- **Written task**
Quote the data below in full, please, without altering anything.

Rows of spatial question data

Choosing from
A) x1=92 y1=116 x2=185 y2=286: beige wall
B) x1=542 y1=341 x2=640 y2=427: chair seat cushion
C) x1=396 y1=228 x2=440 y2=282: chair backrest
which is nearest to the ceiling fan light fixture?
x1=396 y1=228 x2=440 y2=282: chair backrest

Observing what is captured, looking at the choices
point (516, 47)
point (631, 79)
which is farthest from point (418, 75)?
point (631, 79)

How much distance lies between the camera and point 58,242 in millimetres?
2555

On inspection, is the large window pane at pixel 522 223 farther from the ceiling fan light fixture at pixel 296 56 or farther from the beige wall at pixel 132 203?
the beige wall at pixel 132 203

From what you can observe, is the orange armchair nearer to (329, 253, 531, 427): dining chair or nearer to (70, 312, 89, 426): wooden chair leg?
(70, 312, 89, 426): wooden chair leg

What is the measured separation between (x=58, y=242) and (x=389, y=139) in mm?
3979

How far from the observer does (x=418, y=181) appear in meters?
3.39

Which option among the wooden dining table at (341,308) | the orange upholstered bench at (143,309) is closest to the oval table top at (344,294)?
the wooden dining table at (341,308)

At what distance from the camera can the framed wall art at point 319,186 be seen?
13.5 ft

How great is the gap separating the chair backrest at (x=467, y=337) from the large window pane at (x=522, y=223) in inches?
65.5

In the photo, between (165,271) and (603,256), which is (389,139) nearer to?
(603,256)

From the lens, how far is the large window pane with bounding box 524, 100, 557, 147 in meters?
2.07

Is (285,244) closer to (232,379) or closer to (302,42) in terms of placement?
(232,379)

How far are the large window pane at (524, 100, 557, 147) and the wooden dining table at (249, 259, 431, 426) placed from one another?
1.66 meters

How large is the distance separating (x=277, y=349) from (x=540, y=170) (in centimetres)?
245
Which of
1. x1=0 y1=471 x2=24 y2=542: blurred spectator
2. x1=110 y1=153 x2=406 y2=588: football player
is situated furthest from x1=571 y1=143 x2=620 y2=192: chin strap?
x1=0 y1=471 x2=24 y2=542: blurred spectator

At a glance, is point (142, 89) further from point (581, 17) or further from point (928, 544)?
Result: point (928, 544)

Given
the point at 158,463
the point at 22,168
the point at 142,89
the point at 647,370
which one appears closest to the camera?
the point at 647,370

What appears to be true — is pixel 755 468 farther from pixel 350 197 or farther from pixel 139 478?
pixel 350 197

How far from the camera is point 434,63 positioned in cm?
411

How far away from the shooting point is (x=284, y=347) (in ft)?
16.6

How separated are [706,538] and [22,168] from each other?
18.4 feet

- **Response to this exercise**
Choosing from
A) x1=92 y1=116 x2=185 y2=286: beige wall
B) x1=542 y1=341 x2=640 y2=427: chair seat cushion
C) x1=396 y1=228 x2=440 y2=282: chair backrest
which is nearest to the ceiling fan light fixture?
x1=396 y1=228 x2=440 y2=282: chair backrest

Observing what is captured, looking at the choices
point (516, 47)
point (631, 79)
which is farthest from point (418, 75)?
point (631, 79)

How much distance lies between the camera and point 58,242 in millimetres?
2555

On inspection, is the large window pane at pixel 522 223 farther from the ceiling fan light fixture at pixel 296 56 or farther from the beige wall at pixel 132 203?
the beige wall at pixel 132 203

From what you can observe, is the orange armchair nearer to (329, 253, 531, 427): dining chair or nearer to (70, 312, 89, 426): wooden chair leg?
(70, 312, 89, 426): wooden chair leg

What is the measured separation between (x=58, y=242) and (x=389, y=139) in mm?
3979

How far from the observer does (x=418, y=181) appear in meters?
3.39

Which option among the wooden dining table at (341,308) | the orange upholstered bench at (143,309) is closest to the oval table top at (344,294)?
the wooden dining table at (341,308)

At what distance from the camera can the framed wall art at point 319,186 be seen?
13.5 ft

How great is the gap separating the chair backrest at (x=467, y=337) from the large window pane at (x=522, y=223) in inches?
65.5

In the photo, between (165,271) and (603,256), which is (389,139) nearer to?
(603,256)

From the lens, how far is the large window pane with bounding box 524, 100, 557, 147 in meters?
2.07

Is (285,244) closer to (232,379) or closer to (302,42) in terms of placement?
(232,379)

How far are the large window pane at (524, 100, 557, 147) and the wooden dining table at (249, 259, 431, 426) placed from one another?
1.66 meters

How large is the distance separating (x=277, y=349) from (x=540, y=170) (in centimetres)?
245
Which of
1. x1=0 y1=471 x2=24 y2=542: blurred spectator
2. x1=110 y1=153 x2=406 y2=588: football player
is situated furthest from x1=571 y1=143 x2=620 y2=192: chin strap?
x1=0 y1=471 x2=24 y2=542: blurred spectator

At a glance, is point (142, 89) further from point (581, 17) or further from point (928, 544)?
Result: point (928, 544)

Given
the point at 158,463
the point at 22,168
the point at 142,89
the point at 647,370
which one appears closest to the camera?
the point at 647,370

What appears to be true — is pixel 755 468 farther from pixel 350 197 or farther from pixel 139 478?
pixel 350 197

How far from the camera is point 434,63 positioned in cm?
411

How far away from the shooting point is (x=284, y=347) (in ft)?
16.6

How separated are [706,538] and [22,168] from each other?
18.4 feet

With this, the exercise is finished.